Os primeiros bípedes evoluíram e deram origem aos australopitecíneos. Até o momento são conhecidas no registro fóssil nove espécies desse grupo. As características anatômicas dessas espécies, no entanto, variam entre formas robustas e formas gráceis, embora a capacidade craniana, se comparada à dos humanos modernos, ainda é bastante reduzida, sendo mais próxima à capacidade craniana dos chimpanzés.

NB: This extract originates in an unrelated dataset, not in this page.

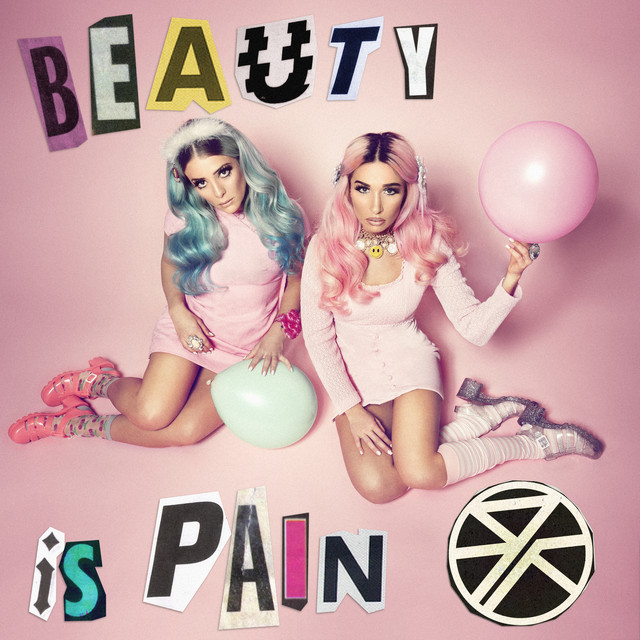 Beauty is Pain album cover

O australopitecíneo mais antigo, datado por volta de 4 milhões de anos, é o Astralopithecus anamensis. Os fósseis dessa espécie foram encontrados no Quênia e entre suas características anatômicas constam dentes caninos relativamente grandes. Os indivíduos chegavam a medir 1 metro de altura. As falanges curvas indicam que, embora bípede, esta espécie ainda mantinha hábitos arborícolas.

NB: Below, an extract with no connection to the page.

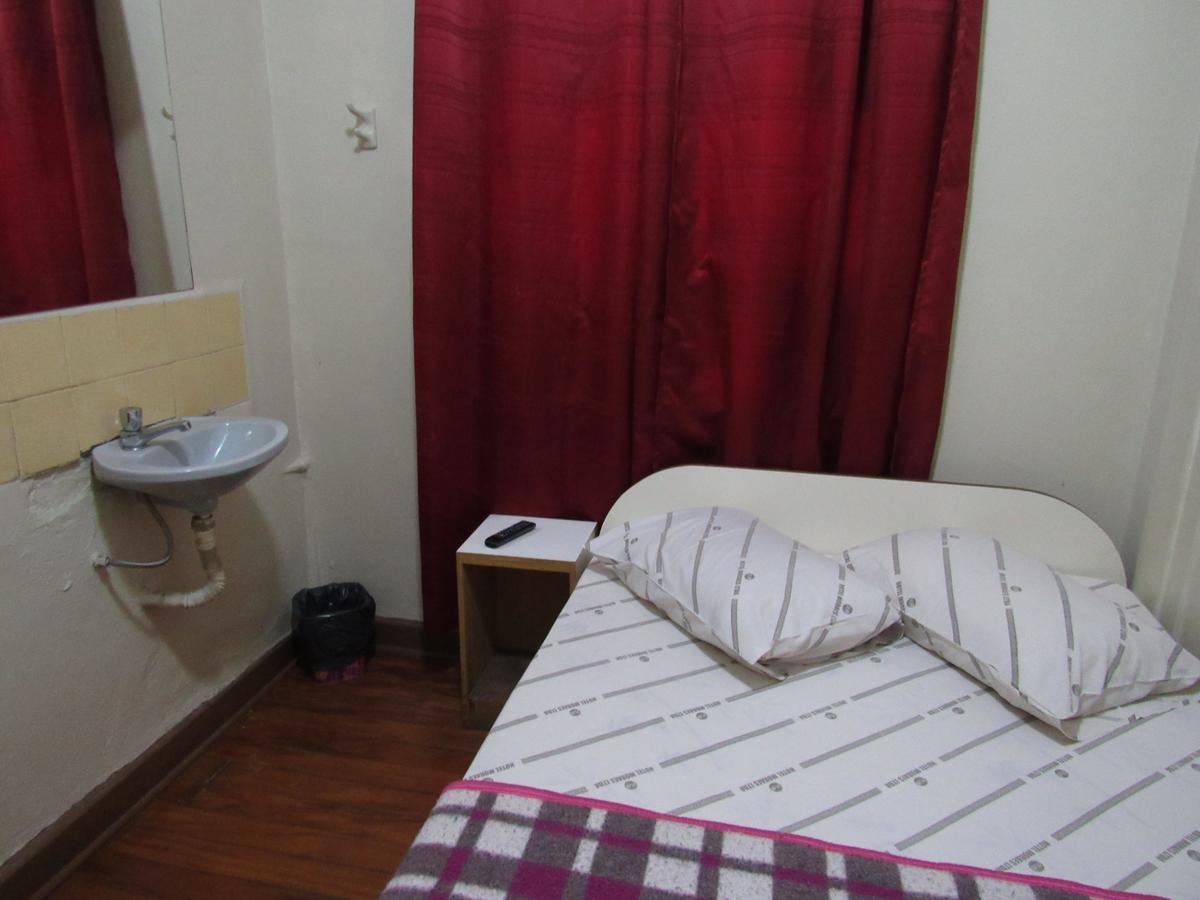 Hotel Moraes São Paulo Buitenkant foto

A espécie mais conhecida e estudada entre os australopitecíneos é o Australopithecus afarensis, descendente do Australopithecus anamensis. Os fósseis de indivíduos dessa espécie foram encontrados em regiões da Etiópia e da Tanzânia. As datações indicam que o afarensis viveu entre 3.9 e 2.9 milhões de anos. A anatomia do Australopithecus afarensis possui características que lembram a morfologia dos grandes símios, tais como a face projetada para frente e uma capacidade craniana que gira em torno de 430 cm3. Por outro lado, eles também apresentam traços morfológicos que se assemelham mais à anatomia humana que à dos símios, como por exemplo, caninos pequenos e uma arcada dentária parabólica. Um fóssil de uma fêmea dessa espécie foi encontrado nos anos 1970 pelo paleoantropólogo Donald Johanson e colaboradores, e ficou conhecido como Lucy, que foi datada com idade próxima a 3.2 milhões de anos. As falanges curvas de Lucy mostram que o afarensis ainda mantinha um hábito de vida arbóricola, porém combinado ao bipedalismo. A reconstrução do ambiente mostrou que a espécie viveu em ambientes dos mais variados, o que indica que sua alimentação também era bastante diversificada.